Top-Historiker erkennt bei Trump "Mad-Man-Strategie" – sein Fazit überrascht
Spätestens mit den Militärschlägen gegen den Iran ist die Welt von einer regelbasierten in eine machtbasierte Ordnung gewechselt - und wird diese auch nicht mehr verlassen. Zu diesem Schluss kommt Herfried Münkler, renommierter Politikwissenschaftler, in einem Gespräch mit dem "Redaktionsnetzwerk Deutschland" (RND).
Die Art, wie Israel und die USA mit Gewalt gegen das iranische Nuklearwaffenprogramm vorgehen, zeigt laut Münkler nun deutlich, dass das "System der Verhandlungen" in vielerlei Hinsicht nur noch "eine Einladung ist, die andere Seite zu betrügen und an der Nase herumzuführen". Dies sei gerade mit dem Iran eine "durchgängige Erfahrung" gewesen.
Münkler: "Trump landet mit Mad-Man-Strategie Big Point"
Als wichtigen Faktor, der diese Entwicklung begünstigt habe, nennt der Politikwissenschaftler die Tatsache, dass es "keinen Hüter des Völkerrechts gibt" und die Vereinten Nationen als solcher "de facto keine Rolle spielen". Womit der Verweis auf das Völkerrecht – wie beispielsweise geschehen bei Putins Angriffskrieg gegen die Ukraine – "politische keine große Relevanz mehr hat".
Falls der Krieg im Nahen und Mittleren Osten nun tatsächlich vorbei sein sollte, könne man diesen Erfolg US-Präsident Donald Trump durchaus als einen "Big Point" anrechnen, sagte Münkler weiter.

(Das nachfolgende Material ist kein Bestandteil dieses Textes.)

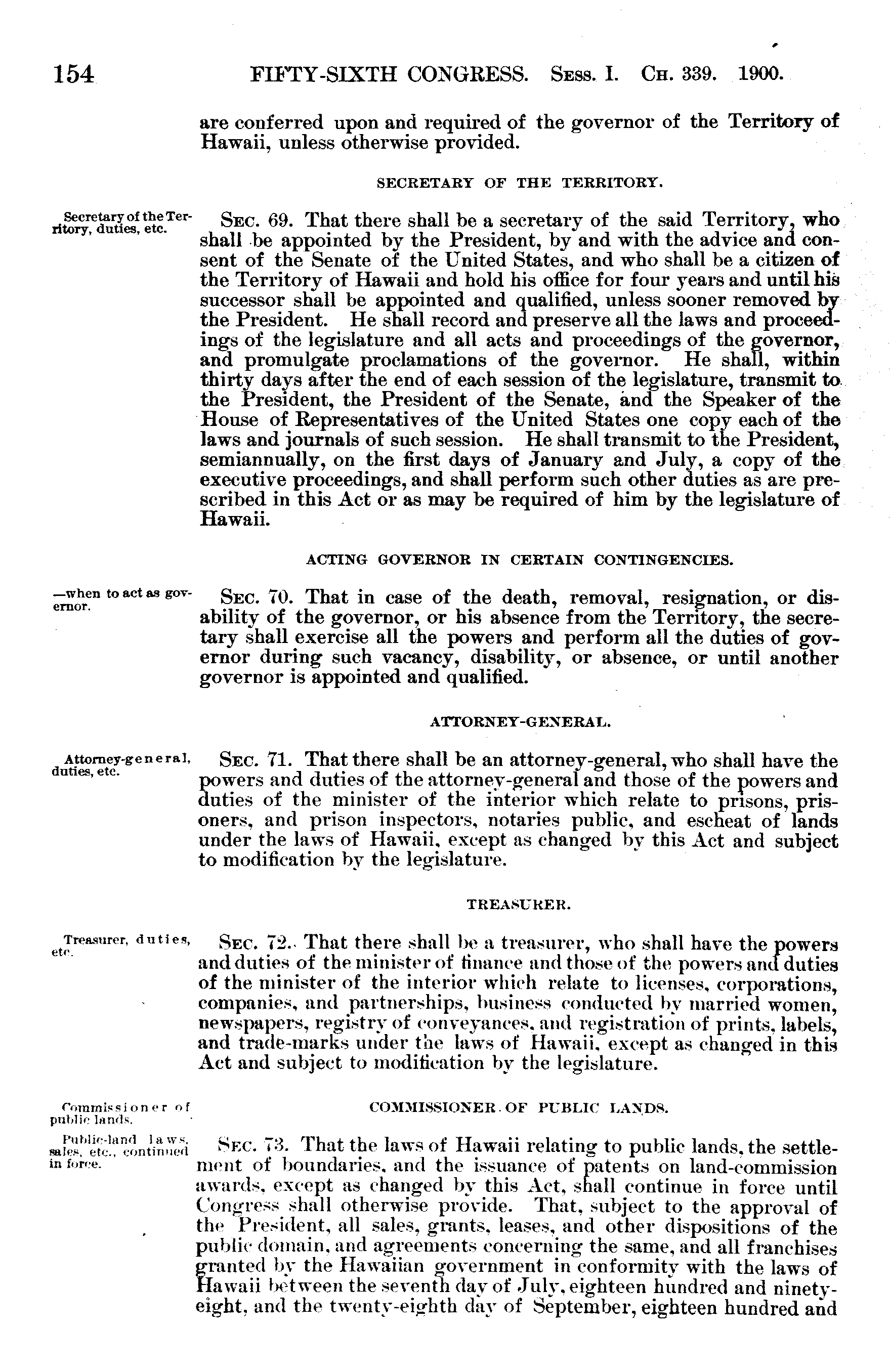 154 FIFTY-SIXTH CONGRESS. Sess. I. Ch. 339. 1900.

are conferred upon and required of the governor of the Territory of Hawaii, unless otherwise provided.

SECRETARY OF THE TERRITORY.

Secretary of the Territory, duties, etc.

Sec. 69. That there shall be a secretary of the said Territory, who shall be appointed by the President, by and with the advice and consent of the Senate of the United States, and who shall be a citizen of the Territory of Hawaii and hold his office for four years and until his successor shall be appointed and qualified, unless sooner removed by the President. He shall record and preserve all the laws and proceedings of the legislature and all acts and proceedings of the governor, and promulgate proclamations of the governor. He shall, within thirty days after the end of each session of the legislature, transmit to the President, the President of the Senate, and the Speaker of the House of Representatives of the United States one copy each of the laws and journals of such session. He shall transmit to the President, semiannually, on the first days of January and July, a copy of the executive proceedings, and shall perform such other duties as are prescribed in this Act or as may be required of him by the legislature of Hawaii.

ACTING GOVERNOR IN CERTAIN CONTINGENCIES.

—when to act as governor.

Sec. 70. That in case of the death, removal, resignation, or disability of the governor, or his absence from the Territory, the secretary shall exercise all the powers and perform all the duties of governor during such vacancy, disability, or absence, or until another governor is appointed and qualified.

ATTORNEY-GENERAL.

Attorney-general, duties, etc.

Sec. 71. That there shall be an attorney-general, who shall have the powers and duties of the attorney-general and those of the powers and duties of the minister of the interior which relate to prisons, prisoners, and prison inspectors, notaries public, and escheat of lands under the laws of Hawaii, except as changed by this Act and subject to modification by the legislature.

TREASURER.

Treasurer, duties, etc.

Sec. 72. That there shall be a treasurer, who shall have the powers and duties of the minister of finance and those of the powers and duties of the minister of the interior which relate to licenses, corporations, companies, and partnerships, business conducted by married women, newspapers, registry of conveyances, and registration of prints, labels, and trade-marks under the laws of Hawaii, except as changed in this Act and subject to modification by the legislature.

Commissioner of public lands.

COMMISSIONER OF PUBLIC LANDS.

Public-land laws, sales, etc., continued in force.

Sec. 73. That the laws of Hawaii relating to public lands, the settlement of boundaries, and the issuance of patents on land-commission awards, except as changed by this Act, shall continue in force until Congress shall otherwise provide. That, subject to the approval of the President, all sales, grants, leases, and other dispositions of the public domain, and agreements concerning the same, and all franchises granted by the Hawaiian government in conformity with the laws of Hawaii between the seventh day of July, eighteen hundred and ninety-eight, and the twenty-eighth day of September, eighteen hundred and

Dies liege unter anderem auch daran, dass Trump eine Strategie, die unter dem Begriff "Mad Man" ("Verrückter Mann") von Richard Nixon (US-Präsident von 1969 bis 1974) entwickelt worden war, angewandt habe.
Diese Strategie war im Zusammenhang mit dem "Nuklearschach" von Nixon ersonnen worden. Wenn beide Seiten sich ausrechnen könnten, was die jeweils andere tun oder lassen wird, spielten selbst Nuklearwaffen keine Rolle mehr. "Aber wenn einer davon im Verdacht steht, ein bisschen oder sehr verrückt zu sein, hat das eine andere Durchschlagswirkung , so jedenfalls die damalige Überlegung von Nixon", erklärte Münkler im RND-Interview.

"Wer militärische Macht hat, kann Verhandlungen erzwingen"
Wie wichtig eine gemeinsame nukleare Abschreckungskomponente auf internationaler Ebene gerade auch für Europa sei, habe man erneut am schwachen europäischen Vorgehen im Irankonflikt ablesen können. Europas Spitzenpolitiker hätten, so Münkler, nichts weiter getan als "dabeizustehen, zu kommentieren und so zu tun, als seien ihre Kommentare bereits Handlungen". Europa benötige eine Vergemeinschaftung der "Force de frappe", wie die französische atomare Abschreckungsstreitmacht genannt wird.
Münkler forderte die Europäer auf, zu begreifen, dass die Strategie "entweder verhandeln oder kämpfen" intellektuell ein Fehler gewesen sei. Es sei ein Irrtum und eine historisch "falsche Aussage", zu glauben, wer verhandele, der schieße nicht. Die Geschichte sei voll von Beispielen.
Zudem hätten die Europäer in den letzten Monaten und Jahren noch etwas andere lernen müssen, führt Münkler gegenüber dem "RND" weiter aus: "Wer militärische Macht hat, wer diese auch einsetzen kann, ist in ganz anderer Weise in der Lage, Verhandlungen zu erzwingen. Wer dagegen nur auf Verhandlungen setzt, kann gegenüber einem hartleibigen Gegenüber nichts erreichen."
"Merz hat Ernst der Lage erkannt, Mützenich und Stegner nicht"
Auf die Frage, ob die Bundesregierung unter Kanzler Friedrich Merz (CDU) den Ernst der Lage erkannt habe, sagte Münkler: "Der Kanzler hat es offenbar erkannt. Ob sein Außenminister und Parteifreund Johann Wadepuhl auch, kann man mit Fragezeichen versehen".
Bei der SPD habe dies auch Verteidigungsminister Boris Pistorius begriffen. "Was sicher nicht für einige seiner Genossen gilt, die nicht im Kabinett sind - für Rolf Mützenich und Ralf Stegner."